According to the Labor Department report, it had been three years since so many jobs were added in one month. The problem is that a large percentage of the gains reported were due to the hire of seasonal census workers by the federal government, which should not have been accounted in this reporting, since these workers will soon be laid off.
Since the latter part of 2007, more than 8.4 million jobs have been lost. At the current time, nearly 11 million people are drawing unemployment insurance benefits. Director of the National Economic Council Lawrence Summers was at one time boasting jobless recovery. Only later did the White House change its tone under adverse criticism.
Christine Romer, head of the White House Council of Economic Advisers, admitted that the consumers still face “a lot of head winds” from the financial crisis. She blamed it on debt and credit difficulties, which are slowing down job growth.
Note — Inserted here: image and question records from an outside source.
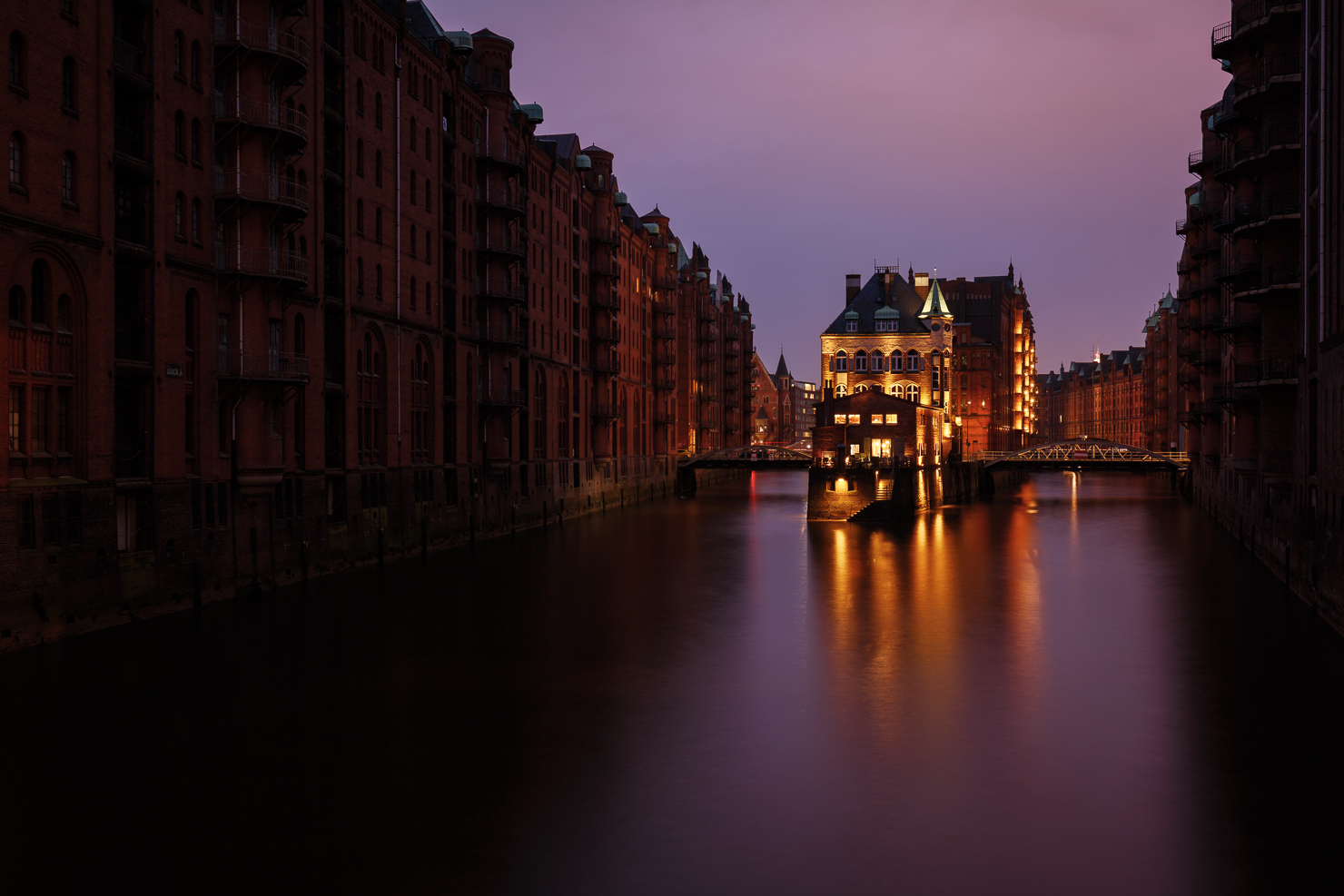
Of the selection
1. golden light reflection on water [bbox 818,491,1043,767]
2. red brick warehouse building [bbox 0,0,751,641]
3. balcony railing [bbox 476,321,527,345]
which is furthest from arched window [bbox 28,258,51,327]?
balcony railing [bbox 476,321,527,345]

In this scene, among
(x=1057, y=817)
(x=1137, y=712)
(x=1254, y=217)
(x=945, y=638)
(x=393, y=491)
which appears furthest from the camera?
(x=393, y=491)

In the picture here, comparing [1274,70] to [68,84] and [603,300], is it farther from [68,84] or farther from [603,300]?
[603,300]

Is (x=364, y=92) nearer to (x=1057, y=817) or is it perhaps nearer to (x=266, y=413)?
(x=266, y=413)

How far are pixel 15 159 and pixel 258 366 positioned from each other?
11.8 meters

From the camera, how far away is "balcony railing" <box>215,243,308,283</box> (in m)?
38.1

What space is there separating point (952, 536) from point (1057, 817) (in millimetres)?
53096

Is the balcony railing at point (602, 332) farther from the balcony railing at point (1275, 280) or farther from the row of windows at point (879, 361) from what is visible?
the balcony railing at point (1275, 280)

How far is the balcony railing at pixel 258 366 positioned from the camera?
125ft

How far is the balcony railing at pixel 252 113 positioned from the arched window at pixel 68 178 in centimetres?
770

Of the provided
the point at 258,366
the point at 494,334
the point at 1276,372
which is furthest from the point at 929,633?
the point at 494,334

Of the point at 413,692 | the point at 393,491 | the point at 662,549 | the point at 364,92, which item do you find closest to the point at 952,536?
the point at 662,549

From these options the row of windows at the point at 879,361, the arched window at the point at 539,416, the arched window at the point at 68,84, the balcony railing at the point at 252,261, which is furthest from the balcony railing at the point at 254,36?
the row of windows at the point at 879,361

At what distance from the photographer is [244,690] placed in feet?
86.8

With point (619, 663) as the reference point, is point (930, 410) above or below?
above
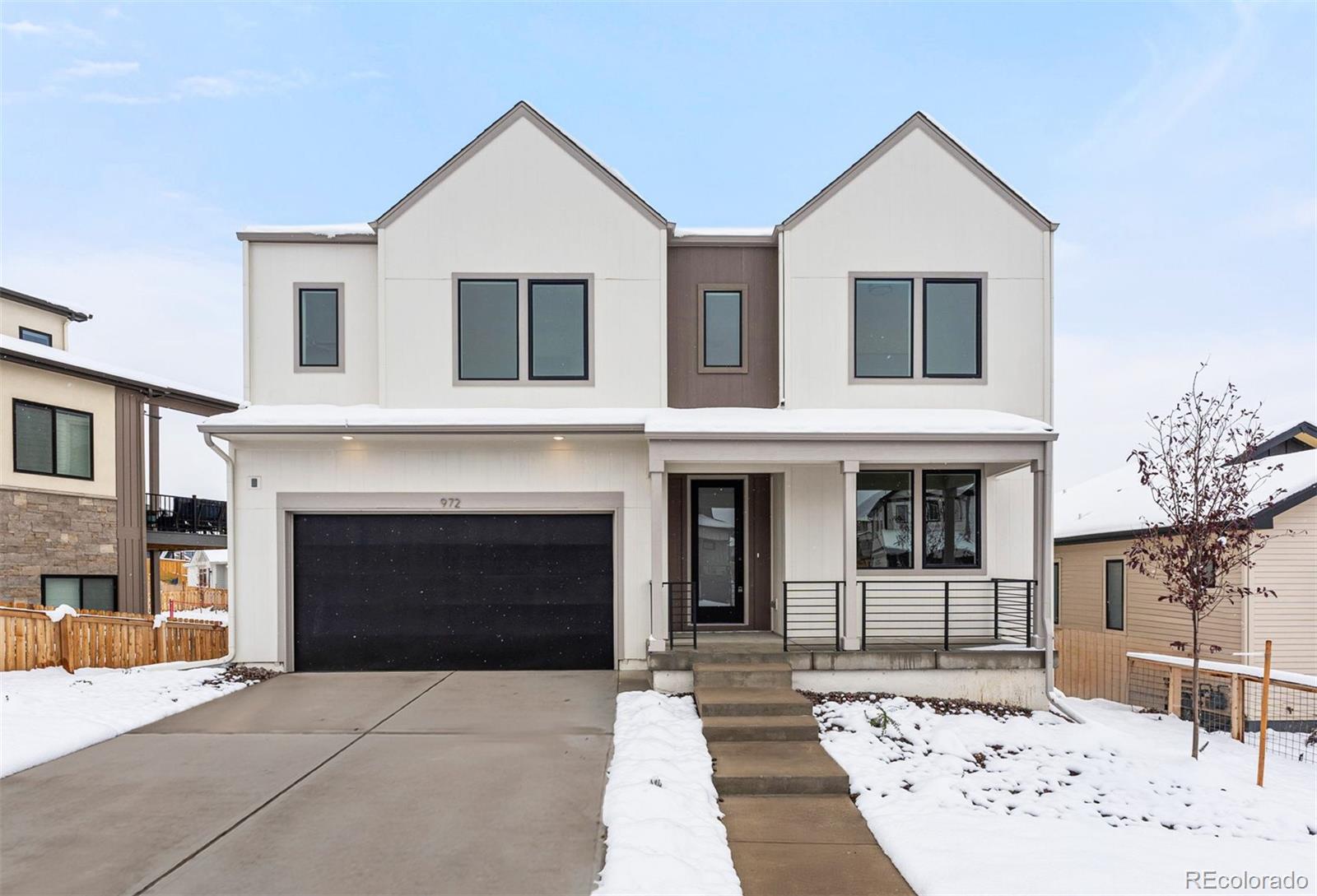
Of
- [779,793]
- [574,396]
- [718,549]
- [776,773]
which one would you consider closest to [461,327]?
[574,396]

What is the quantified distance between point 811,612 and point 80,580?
44.6 ft

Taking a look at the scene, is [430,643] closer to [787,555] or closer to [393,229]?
[787,555]

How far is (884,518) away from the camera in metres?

Treasury secretary Timothy Geithner said last week that the administration wants to get the jobless rate back to around five percent; however, the process would be slow. Summers blamed it on the previous administration, asserting, “We’ve inherited a terrible situation, the most pressing economic problems since the Great Depression in our country.”
No body denies Summers’ assertion; nonetheless, it may be the time to assess what actions the current administration has taken to slow down the runway train of government expenditures to bring the fiscal house in order.
Blaming it on Bush can only go so far. At some point the Obama administration has to own up to its own actions. The question is when.